Can you set down, word for word, the part of the rows below that opens with the line containing "Which is further" and runs through the end of the rows? Leave the pictures out of your copy.

--- Start of INFORMATION SUPPLIED ---

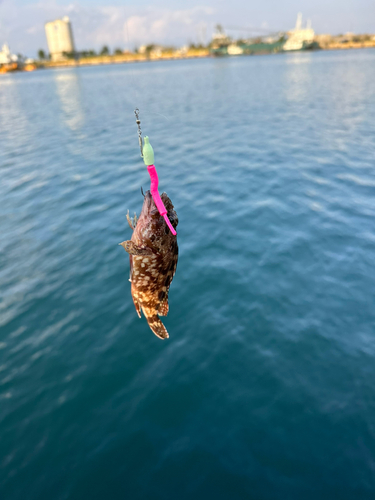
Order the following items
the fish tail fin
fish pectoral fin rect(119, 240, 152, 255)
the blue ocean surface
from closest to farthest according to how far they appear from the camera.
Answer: fish pectoral fin rect(119, 240, 152, 255), the fish tail fin, the blue ocean surface

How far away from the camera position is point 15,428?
825cm

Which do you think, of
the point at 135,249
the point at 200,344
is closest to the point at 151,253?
the point at 135,249

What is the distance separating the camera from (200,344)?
33.1ft

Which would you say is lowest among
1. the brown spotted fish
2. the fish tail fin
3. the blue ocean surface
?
the blue ocean surface

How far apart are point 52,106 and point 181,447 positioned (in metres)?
58.5

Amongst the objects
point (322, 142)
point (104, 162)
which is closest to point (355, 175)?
point (322, 142)

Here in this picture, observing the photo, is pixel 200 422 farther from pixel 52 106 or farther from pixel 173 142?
pixel 52 106

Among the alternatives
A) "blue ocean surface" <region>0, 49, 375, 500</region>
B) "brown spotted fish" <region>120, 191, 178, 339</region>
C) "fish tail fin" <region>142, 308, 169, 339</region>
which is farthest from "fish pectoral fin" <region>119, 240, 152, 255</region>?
"blue ocean surface" <region>0, 49, 375, 500</region>

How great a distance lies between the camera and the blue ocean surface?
732 centimetres

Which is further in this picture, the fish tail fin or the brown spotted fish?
the fish tail fin

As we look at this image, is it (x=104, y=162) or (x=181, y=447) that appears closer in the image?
(x=181, y=447)

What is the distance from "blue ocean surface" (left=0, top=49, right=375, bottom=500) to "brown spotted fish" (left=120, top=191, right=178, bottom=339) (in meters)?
1.48

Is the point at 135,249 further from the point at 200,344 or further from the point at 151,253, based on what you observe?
the point at 200,344

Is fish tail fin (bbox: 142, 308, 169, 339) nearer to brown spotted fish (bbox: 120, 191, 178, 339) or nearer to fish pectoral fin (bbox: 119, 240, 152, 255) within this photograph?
brown spotted fish (bbox: 120, 191, 178, 339)
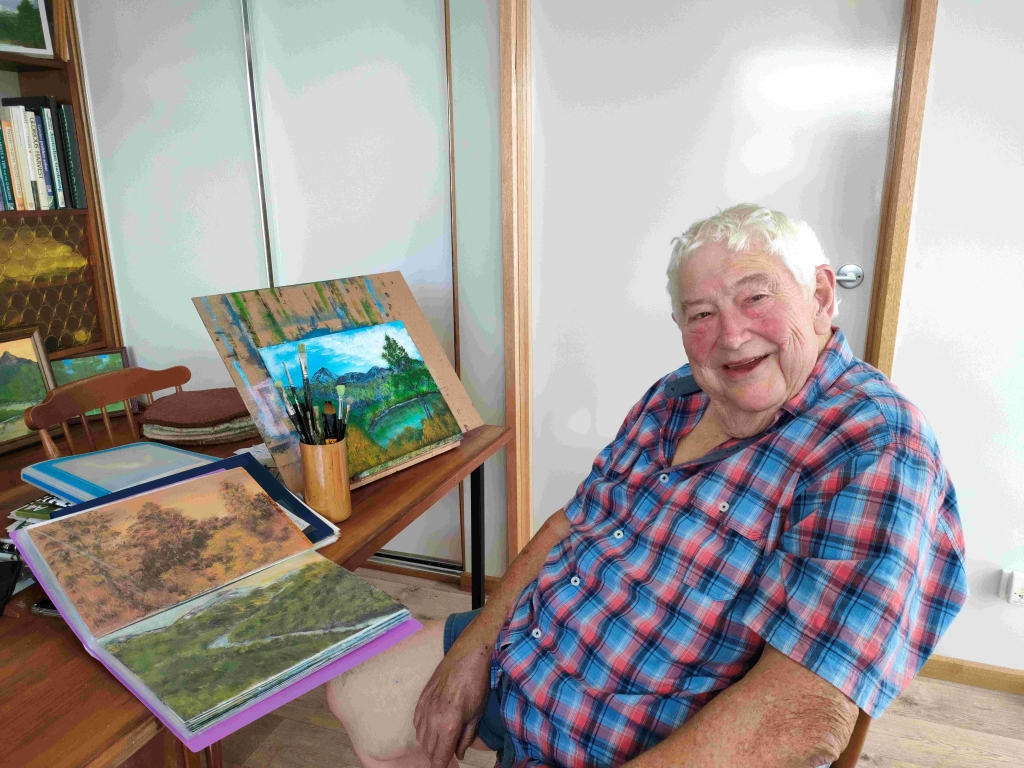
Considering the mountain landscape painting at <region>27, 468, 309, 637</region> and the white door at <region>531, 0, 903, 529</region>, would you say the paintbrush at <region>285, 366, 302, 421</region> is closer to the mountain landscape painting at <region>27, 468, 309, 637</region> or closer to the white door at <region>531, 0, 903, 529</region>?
A: the mountain landscape painting at <region>27, 468, 309, 637</region>

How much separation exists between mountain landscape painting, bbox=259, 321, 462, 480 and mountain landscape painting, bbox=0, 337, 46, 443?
1.10 meters

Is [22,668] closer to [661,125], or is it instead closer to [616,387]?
[616,387]

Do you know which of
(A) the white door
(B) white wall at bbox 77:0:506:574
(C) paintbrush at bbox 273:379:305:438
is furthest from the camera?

--- End of INFORMATION SUPPLIED ---

_EXERCISE RESPONSE:_
Which is further in this picture, the fish tail fin or the brown spotted fish?
the fish tail fin

As we look at this image, is it (x=104, y=162) or (x=181, y=447) that appears closer in the image?
(x=181, y=447)

What is the distance from "blue ocean surface" (left=0, top=49, right=375, bottom=500) to "brown spotted fish" (left=120, top=191, right=178, bottom=339) (in meters)?
1.48

Is the point at 135,249 further from the point at 200,344 or further from the point at 151,253, based on what you observe?
the point at 200,344

Is fish tail fin (bbox: 142, 308, 169, 339) nearer to brown spotted fish (bbox: 120, 191, 178, 339) or nearer to fish pectoral fin (bbox: 119, 240, 152, 255) within this photograph?
brown spotted fish (bbox: 120, 191, 178, 339)
Considering the mountain landscape painting at <region>27, 468, 309, 637</region> and the white door at <region>531, 0, 903, 529</region>, would you say the paintbrush at <region>285, 366, 302, 421</region> is closer to the mountain landscape painting at <region>27, 468, 309, 637</region> or closer to the white door at <region>531, 0, 903, 529</region>?
A: the mountain landscape painting at <region>27, 468, 309, 637</region>

How much separation exists between mountain landscape painting, bbox=259, 321, 462, 480 and mountain landscape painting, bbox=0, 337, 46, 443?
1.10 meters

Is [22,668] closer to [661,125], or is it instead closer to [616,387]?
[616,387]

Do you know which of
(A) the white door
(B) white wall at bbox 77:0:506:574
(C) paintbrush at bbox 273:379:305:438
is furthest from the camera?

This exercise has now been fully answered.